Document passage
The changes on the caribou ranges in the 1970s-2008 are an overall increase in numbers of people, and shifting socio-economic patterns such as wage-earning which influence harvest levels. The increase in number of people is reflected in the increasing size of communities (centralization) and seasonal and all-year road developments especially in NT. Caribou are adapted to environmental variability such as severe winters or increasing predation levels by changing their patterns of movements across a large-scale landscape. Human presence (roads, communities) is increasing, especially on the southern edges of the winter ranges. Aboriginal elders state that caribou have been displaced by such a human presence.

 

Mineral exploration activities boomed in the 1990s on range of Bathurst herd and 2003-2008 for the Beverly herd's calving and summer ranges. Also oil and gas exploration on winter ranges of Bluenose East and Bluenose West herds.

 

Pollution and contamination: Site-specific contamination occurs at abandoned mines and DEW line sites. The sites are a concern to local people who fear that the contaminants such as from tailings will affect wildlife such as caribou. The trend since the 1990s is to cleaning up those sites.

 

Atmospheric currents bring pollutants from distant sources and the pollutants are deposited on snow and vegetation. Arctic Haze is a persistent diffuse layer in the lower (2-5 km) layers of the atmosphere. It is a complex mixture of small particles and acidifying pollutants from natural sources such as forest fires and volcanoes as well industrial pollution. Long-distant transport of pollutants from industrial sources such as nitrogen oxides are increasing. The levels are low but as sulfur dioxide is decreasing since the mid 1990s, the potential importance of nitrous oxides for acidification is increasing. The Arctic Haze forms in winter and the particles are deposited in snow which as it melts carries the particles and pollutants into aquatic ecosystems. Particles on the snow surface contribute to earlier snow melting. Currently, the effects of the Arctic Haze on terrestrial ecosystems appears to be restricted to the locality of the industrial plants mostly in Russia.

 

The Canadian Northern Contaminants Program has been active in monitoring Persistent Organic Pollutants (POPs), heavy metals and radionucliotides for the last two decades. The following account is extracted from their second summary report.

Dataset content
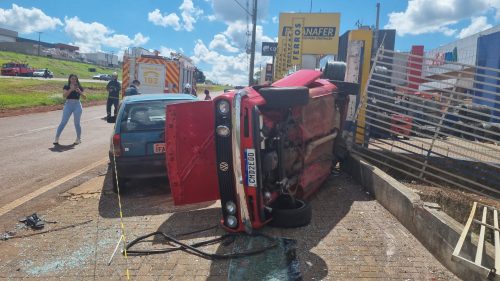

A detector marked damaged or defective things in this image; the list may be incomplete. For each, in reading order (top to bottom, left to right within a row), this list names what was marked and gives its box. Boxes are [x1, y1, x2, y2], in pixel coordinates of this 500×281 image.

Aim
Please answer from the caribou range passage: in which part of the atmosphere does Arctic Haze persist?

Worked solution
In the lower (2-5 km) layers of the atmosphere.